The labour sector met recently to deliberate on matters relating to coronavirus and agreed on ways to enhance issues of personal safety, while addressing certain considerations relevant to the workplace touching on the employer/employee relations.
The tripartite agreed on, amongst others that where possible, employers and employees could draw on a reconfiguration of hours of work such as shift work in order to allow space to be considered together with reduced hours of work.
The tripartite suggested that in the event where quarantine and closure is unavoidable, organisations should consider a staggered way of paying wages depending on the circumstances of the company.

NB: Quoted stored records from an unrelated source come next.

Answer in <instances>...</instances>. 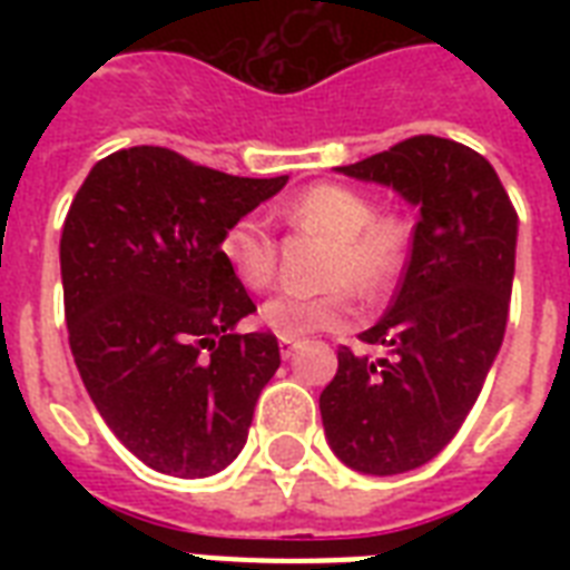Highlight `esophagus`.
Here are the masks:
<instances>
[{
    "label": "esophagus",
    "instance_id": "34e87169",
    "mask_svg": "<svg viewBox=\"0 0 570 570\" xmlns=\"http://www.w3.org/2000/svg\"><path fill=\"white\" fill-rule=\"evenodd\" d=\"M295 346H298V340L281 337V357H286V361H289V357H293V352H295Z\"/></svg>",
    "mask_w": 570,
    "mask_h": 570
}]
</instances>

“This could entail facilitating agreements on a defined agreement of full pay, half pay, quarter pay and unpaid leave. Where possible, the suspension of operations without pay be considered,” read a statement signed by all parties in the tripartite as released by the Minister of Employment, Labour Productivity and Skills Development, Mpho Balopi.
The parties said this should
The tripartite said any action by the employer of the employee resulting in the unavoidable non-performance of an employment contract as a result of the effects of COVID-19, should be considered just and reasonable. Parties have been urged to guard against any acts of discrimination, victimisation and harassment of suspected cases.
By Sunday afternoon, the country had not registered any confirmed case of COVID-19. However, government had taken a drastic step in preventing any possible spread by restricting gatherings to only up to 10 people from hundred while also ordering the closure of bars to encourage social distancing.
This came after neighbouring Zimbabwe registered its first case of COVID-19. Already, Zimbabwe is a thorn on Botswana’s side for having a high number of its citizens illegally border-jumping to Botswana on a daily basis due to the economic depression in the country.